Limitations related to the stressor prompts should also be noted. While it is a strength of the study that the factor structure was evaluated in the context of stressors prompts identical to the original measure to allow for better comparison, it is true that these stressors might not have been salient for this population, as noted above. Typical stressors for low-income, minority children differ dramatically from those experienced by semirural Caucasian children, and they are much more likely to be chronic and/or traumatic in nature. It is certainly possible that a more salient stressor for this population might yield a different factor structure. This warrants further investigation. In addition, we were not able to compare coping strategies utilized based on which prompt participants selected as detailed information about which prompts were selected was unavailable. It should be noted that factor structure in the original measure was invariant regardless of prompt selected (Causey & Dubow, 1992).

Finally, additional research may be needed to expand the scope of this work. The current sample consisted of students referred for behavioral or emotional problems. This measure should ideally be tested on a universal population to increase generalizability. Similarly, generalizability was limited by the age range of the current sample (3rd–8th grade). Further research is needed to extend these results beyond this age group. Additional research to address these limitations and extend the current investigation would allow for increased confidence when using the SRCM with low-income, minority youth in urban schools.

Future Directions

Future research should focus on both addressing limitations of the current study and further exploring the psychometric properties of the SRCM in low-income, minority populations. As noted above, future studies should focus on providing additional data regarding the validity of factors. Future studies should also ideally conduct confirmatory factor analysis in a similar population to test our proposed factor structure. In addition, it would be helpful to expand the study sample to include a wider range of ages and different urban populations. Other helpful avenues for future research would include establishing test–retest reliability of the SRCM and exploring how altering the stressor prompts impacts the psychometrics of the SRCM, particularly in a disadvantaged, minority, school-based population. A particularly interesting approach would be to evaluate the psychometric properties using stressor prompts that were developed in collaboration with community stakeholders (e.g., teachers, parents and students) to ensure relevance to the population. Finally, given difficulties disentangling the roles of grade and race/ethnicity in predicting use of social support as a coping strategy, additional research investigating individual predictors of coping strategy use is warranted.

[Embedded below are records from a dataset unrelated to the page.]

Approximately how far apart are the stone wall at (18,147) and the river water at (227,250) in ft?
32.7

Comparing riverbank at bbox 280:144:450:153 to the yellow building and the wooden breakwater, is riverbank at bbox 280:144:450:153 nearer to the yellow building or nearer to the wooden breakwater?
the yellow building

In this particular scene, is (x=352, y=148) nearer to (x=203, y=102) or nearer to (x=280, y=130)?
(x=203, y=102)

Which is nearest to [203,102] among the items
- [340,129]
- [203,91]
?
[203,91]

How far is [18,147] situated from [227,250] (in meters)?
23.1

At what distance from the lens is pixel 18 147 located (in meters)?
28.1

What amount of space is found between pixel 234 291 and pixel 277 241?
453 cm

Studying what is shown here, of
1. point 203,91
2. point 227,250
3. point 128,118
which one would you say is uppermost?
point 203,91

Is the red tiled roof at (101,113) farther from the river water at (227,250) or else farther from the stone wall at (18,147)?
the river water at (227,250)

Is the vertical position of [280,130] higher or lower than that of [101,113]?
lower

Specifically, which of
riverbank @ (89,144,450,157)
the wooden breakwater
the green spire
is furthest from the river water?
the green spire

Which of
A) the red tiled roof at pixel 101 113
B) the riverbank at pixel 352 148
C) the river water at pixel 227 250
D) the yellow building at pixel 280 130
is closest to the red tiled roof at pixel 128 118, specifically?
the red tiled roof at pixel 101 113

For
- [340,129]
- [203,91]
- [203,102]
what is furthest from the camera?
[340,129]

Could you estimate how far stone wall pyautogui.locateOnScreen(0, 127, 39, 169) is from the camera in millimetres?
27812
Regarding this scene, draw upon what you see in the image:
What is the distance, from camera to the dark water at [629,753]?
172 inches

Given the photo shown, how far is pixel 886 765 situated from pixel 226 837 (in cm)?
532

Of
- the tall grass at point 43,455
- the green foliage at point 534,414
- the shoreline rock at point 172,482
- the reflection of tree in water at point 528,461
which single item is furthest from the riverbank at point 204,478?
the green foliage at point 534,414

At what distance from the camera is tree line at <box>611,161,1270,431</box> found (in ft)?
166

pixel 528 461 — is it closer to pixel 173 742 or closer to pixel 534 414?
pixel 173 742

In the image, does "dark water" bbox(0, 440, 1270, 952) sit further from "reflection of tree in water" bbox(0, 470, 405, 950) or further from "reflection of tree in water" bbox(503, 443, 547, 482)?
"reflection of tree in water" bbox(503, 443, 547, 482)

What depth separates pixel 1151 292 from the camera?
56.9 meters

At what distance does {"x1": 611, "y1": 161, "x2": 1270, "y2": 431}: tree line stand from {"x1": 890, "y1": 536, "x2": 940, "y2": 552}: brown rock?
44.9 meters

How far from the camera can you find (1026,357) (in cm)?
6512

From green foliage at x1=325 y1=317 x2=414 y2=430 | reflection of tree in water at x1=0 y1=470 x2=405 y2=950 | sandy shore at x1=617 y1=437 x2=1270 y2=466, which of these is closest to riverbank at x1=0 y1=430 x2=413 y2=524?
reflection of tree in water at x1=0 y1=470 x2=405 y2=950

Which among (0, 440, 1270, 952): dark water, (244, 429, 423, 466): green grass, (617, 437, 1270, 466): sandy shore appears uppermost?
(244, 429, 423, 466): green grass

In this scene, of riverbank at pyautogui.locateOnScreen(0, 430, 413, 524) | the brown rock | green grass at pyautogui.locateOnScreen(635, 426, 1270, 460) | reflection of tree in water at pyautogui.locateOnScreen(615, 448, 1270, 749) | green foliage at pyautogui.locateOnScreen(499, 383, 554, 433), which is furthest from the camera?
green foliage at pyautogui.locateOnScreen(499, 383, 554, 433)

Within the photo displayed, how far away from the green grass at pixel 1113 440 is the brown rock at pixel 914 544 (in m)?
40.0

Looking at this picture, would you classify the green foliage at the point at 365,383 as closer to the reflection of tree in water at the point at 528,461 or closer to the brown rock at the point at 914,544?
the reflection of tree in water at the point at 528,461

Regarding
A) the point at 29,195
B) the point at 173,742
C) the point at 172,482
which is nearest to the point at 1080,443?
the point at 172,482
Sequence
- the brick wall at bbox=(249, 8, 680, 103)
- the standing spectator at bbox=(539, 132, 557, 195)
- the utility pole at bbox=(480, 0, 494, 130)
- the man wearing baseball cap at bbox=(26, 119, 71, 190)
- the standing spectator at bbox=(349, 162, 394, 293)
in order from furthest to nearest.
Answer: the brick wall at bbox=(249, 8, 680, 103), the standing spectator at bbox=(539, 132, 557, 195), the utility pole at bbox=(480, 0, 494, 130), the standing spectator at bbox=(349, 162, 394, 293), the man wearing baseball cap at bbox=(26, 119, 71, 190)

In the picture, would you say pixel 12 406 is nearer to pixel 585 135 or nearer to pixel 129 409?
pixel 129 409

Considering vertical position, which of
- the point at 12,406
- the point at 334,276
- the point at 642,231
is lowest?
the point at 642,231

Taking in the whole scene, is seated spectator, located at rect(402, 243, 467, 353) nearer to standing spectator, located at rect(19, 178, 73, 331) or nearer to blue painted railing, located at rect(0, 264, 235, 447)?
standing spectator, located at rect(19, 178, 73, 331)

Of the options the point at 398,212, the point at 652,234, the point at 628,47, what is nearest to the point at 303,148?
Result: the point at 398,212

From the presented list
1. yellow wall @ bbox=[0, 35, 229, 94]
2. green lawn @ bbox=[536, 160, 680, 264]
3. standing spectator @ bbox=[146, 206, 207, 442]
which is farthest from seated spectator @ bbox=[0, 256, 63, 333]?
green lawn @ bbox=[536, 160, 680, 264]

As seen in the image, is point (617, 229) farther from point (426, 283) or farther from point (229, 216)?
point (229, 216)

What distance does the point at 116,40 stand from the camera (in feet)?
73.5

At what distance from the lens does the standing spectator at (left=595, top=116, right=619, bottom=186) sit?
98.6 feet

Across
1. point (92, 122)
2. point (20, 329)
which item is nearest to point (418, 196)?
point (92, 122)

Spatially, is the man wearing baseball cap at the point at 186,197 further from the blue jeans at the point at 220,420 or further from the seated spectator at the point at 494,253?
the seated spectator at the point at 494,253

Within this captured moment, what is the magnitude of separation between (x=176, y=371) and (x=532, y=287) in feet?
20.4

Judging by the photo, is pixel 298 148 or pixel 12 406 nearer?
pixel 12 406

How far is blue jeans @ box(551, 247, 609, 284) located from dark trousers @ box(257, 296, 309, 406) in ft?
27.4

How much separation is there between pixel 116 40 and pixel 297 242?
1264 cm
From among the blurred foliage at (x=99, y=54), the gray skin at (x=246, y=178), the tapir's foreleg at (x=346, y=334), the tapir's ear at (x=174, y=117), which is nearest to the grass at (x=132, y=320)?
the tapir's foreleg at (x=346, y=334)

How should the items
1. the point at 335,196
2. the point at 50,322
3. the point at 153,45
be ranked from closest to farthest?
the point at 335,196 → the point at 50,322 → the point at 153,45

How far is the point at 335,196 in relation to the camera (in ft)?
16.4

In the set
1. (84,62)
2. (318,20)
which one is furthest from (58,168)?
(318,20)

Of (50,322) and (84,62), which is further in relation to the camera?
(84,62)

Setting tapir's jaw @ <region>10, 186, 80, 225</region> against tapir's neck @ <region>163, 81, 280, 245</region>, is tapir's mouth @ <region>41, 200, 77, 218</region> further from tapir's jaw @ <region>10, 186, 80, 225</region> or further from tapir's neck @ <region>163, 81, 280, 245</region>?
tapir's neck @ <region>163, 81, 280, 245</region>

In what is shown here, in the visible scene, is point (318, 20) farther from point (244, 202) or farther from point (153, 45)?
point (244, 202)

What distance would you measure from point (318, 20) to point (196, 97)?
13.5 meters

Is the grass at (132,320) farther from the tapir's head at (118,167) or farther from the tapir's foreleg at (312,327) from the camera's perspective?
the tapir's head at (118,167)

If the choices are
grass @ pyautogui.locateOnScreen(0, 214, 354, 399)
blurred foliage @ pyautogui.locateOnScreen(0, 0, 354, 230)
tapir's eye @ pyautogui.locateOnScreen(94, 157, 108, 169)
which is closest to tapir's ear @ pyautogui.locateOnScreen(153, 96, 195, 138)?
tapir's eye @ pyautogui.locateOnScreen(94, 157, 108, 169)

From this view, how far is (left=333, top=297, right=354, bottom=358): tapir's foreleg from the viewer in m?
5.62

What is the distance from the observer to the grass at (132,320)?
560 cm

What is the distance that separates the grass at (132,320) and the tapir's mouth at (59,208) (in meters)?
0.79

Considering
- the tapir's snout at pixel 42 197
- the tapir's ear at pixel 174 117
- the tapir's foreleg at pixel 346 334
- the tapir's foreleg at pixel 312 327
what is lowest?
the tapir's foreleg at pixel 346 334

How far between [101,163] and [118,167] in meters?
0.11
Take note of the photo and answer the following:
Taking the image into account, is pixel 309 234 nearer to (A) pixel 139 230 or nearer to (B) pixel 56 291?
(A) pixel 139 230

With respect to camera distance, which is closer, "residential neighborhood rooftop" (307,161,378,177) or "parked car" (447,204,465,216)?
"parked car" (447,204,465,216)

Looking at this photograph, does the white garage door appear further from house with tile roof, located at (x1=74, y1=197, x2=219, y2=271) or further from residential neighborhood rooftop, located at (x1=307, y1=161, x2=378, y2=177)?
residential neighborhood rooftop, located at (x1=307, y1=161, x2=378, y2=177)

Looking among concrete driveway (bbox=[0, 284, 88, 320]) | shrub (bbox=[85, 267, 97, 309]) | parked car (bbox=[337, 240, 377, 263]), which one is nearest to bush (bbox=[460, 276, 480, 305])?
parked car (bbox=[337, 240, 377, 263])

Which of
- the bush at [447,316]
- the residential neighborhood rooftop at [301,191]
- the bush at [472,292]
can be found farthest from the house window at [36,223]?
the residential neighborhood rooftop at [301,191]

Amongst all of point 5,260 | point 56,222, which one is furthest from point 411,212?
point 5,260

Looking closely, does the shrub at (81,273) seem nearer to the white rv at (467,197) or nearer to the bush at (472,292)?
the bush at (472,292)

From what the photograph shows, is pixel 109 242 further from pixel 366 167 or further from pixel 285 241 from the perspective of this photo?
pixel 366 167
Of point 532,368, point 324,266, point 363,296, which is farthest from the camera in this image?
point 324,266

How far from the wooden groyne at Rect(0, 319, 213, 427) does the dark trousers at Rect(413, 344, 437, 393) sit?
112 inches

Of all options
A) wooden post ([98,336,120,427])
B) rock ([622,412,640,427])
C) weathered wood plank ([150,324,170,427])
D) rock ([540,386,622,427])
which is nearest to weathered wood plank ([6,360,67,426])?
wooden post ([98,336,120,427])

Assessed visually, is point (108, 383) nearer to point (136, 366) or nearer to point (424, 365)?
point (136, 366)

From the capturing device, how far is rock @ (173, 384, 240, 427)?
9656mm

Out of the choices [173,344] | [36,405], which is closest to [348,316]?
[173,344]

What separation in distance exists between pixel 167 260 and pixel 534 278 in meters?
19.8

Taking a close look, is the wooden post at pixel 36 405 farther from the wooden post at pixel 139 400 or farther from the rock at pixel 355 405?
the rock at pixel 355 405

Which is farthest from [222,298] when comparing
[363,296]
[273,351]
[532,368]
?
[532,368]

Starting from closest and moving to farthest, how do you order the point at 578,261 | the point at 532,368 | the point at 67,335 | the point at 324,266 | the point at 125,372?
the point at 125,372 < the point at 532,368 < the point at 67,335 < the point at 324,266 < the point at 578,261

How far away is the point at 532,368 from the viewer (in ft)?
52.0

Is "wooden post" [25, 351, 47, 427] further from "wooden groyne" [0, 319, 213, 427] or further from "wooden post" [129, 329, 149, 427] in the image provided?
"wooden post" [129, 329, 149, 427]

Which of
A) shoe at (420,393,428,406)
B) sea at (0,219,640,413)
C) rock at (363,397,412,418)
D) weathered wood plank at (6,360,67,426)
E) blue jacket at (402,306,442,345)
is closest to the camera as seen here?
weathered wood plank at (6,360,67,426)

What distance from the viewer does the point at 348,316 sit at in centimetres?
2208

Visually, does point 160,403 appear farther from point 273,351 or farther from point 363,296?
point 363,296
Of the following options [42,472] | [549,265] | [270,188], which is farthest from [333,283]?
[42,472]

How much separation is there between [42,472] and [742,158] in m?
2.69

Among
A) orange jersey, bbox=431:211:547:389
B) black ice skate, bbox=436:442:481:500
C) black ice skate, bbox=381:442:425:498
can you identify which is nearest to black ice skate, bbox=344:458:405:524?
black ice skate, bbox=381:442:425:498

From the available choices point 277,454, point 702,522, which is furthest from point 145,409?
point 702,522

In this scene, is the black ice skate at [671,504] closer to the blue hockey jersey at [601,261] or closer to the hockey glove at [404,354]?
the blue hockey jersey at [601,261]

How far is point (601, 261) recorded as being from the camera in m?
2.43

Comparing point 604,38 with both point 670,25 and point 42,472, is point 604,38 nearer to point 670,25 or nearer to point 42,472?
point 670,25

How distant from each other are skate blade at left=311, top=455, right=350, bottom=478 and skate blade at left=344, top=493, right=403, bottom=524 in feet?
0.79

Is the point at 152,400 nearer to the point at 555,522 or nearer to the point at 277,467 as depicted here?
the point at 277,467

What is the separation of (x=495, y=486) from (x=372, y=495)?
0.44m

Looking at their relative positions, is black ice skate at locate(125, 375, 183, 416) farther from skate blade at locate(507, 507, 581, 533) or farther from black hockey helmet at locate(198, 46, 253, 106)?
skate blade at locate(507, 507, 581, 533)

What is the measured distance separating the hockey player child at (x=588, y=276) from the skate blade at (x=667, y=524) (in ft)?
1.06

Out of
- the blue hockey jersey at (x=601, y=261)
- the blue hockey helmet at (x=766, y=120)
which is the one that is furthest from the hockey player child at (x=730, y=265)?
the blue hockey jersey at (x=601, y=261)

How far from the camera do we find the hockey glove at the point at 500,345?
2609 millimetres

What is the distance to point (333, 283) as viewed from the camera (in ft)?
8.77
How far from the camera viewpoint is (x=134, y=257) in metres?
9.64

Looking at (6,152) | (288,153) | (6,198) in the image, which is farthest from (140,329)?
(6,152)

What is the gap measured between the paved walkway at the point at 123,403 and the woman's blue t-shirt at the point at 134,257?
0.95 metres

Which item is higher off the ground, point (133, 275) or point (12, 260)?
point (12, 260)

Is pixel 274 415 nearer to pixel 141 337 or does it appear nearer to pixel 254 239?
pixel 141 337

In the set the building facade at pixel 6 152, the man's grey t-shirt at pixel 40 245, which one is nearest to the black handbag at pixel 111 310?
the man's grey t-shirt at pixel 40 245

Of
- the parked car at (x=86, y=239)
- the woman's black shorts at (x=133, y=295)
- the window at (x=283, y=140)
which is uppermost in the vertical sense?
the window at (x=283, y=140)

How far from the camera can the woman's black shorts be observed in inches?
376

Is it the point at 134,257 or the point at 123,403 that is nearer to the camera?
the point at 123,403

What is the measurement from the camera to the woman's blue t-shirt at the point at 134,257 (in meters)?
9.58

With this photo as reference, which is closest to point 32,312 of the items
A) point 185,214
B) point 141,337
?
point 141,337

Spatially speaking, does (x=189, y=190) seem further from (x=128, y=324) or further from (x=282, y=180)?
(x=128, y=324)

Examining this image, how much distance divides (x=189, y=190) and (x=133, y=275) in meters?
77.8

With the addition of this future research, the scientific community would be much closer to establishing a well-validated coping measure for low-income, minority youth in urban schools. Researchers and clinicians alike have demonstrated a number of uses for the measurement of coping within school settings, ranging from academic questions of predictors and sequelae to applied concerns of screening and treatment progress monitoring. As interest in learning about coping within this high-risk population has grown, and the demand for services for these children integrated within school settings has grown alongside it, the need for a psychometrically sound coping measure has become paramount. While further research on this and other coping measures in this particular setting remains necessary, this investigation provides important initial support for the SRCM in this unique context.